- Implementation of Paris Agreement described as being "absolutely essential"
- It is feared President Trump will pull U.S. out of landmark accord
The "world is in a mess" and the effects of climate change are dangerous and accelerating, according to the UN secretary general.
In a speech on Tuesday at the New York University Stern School of Business, António Guterres said that it was "absolutely essential" that the world implemented the Paris Agreement.
He also sought to draw attention to the links between policy and security, stating that there was a "compelling security case for climate action."
Under the Paris Agreement, reached at the end of 2015, world leaders have committed to making sure global warming stays "well below" 2 degrees Celsius and to "pursue efforts" to limit the temperature rise to 1.5 degrees Celsius.
There are fears that President Donald Trump is set to pull the U.S. out of the deal – it was reported by Axios on Wednesday that he had indeed decided to do so – although Guterres remained forthright in his support for it and called for a united front.
"Yes, not everyone will move at the same pace or with equal vigor," he said. "But if any government doubts the global will and need for this accord, that is reason for all others to unite even stronger and stay the course."
On the issue of security, Guterres sounded a note of caution. "Around the world, military strategists view climate change as a threat to global peace and security," he said. "We are all aware of the political turmoil and societal tensions that have been generated by the mass movement of refugees."
"Imagine how many people are poised to become climate-displaced when their lands become unliveable."
In a question and answer session after his speech, Guterres said that a vacuum could not exist in geostrategic dimensions. "If one country decides to leave a void, I can guarantee someone else will occupy it," he said.
"Today, the economy and the social aspects are linked to the environmental aspects but they're also linked to the security aspects, they are linked to the risks of conflict, and the conflicts are becoming more and more interlinked and linked to the new threat of global terrorism," he said.
"You have seen what has happened in Manchester, just a few days ago, so I mean if you leave a void to others to occupy you might be creating a problem to your own internal security."

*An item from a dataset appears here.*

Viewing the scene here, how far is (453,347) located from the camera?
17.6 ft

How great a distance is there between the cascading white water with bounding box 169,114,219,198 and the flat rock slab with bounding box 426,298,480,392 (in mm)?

Concerns regarding climate change's impact on security are nothing new. Last September, members of the U.S. national security community said that the effects of climate change presented "a strategically significant risk to U.S. national security and international security" and added that inaction was "not a viable option."
The Climate Security Consensus Project – a bipartisan group composed of 26 national security and military leaders – said that its conclusion was based on a range of factors, including: climate change increasing stresses on water, food and energy security both in the U.S. and abroad; and climate change increasing the possibility of state failure, mass migration and intra or international conflict.
During his speech, Guterres said that the "sustainability train" had "left the station."
"Those who fail to bet on the green economy will be living in a grey future," he went on to state.
"On the other hand, those who embrace green technologies will set the gold standard for economic leadership in the 21st century."
Back in the question and answer session, Guterres said, "We believe that it will be important for the U.S. not to leave the Paris Agreement."
"But even if (the) U.S. government decides to leave the Paris Agreement, it's very important for the U.S. societies as a whole – for the cities, the states, the companies, the businesses – to remain engaged with the Paris Agreement."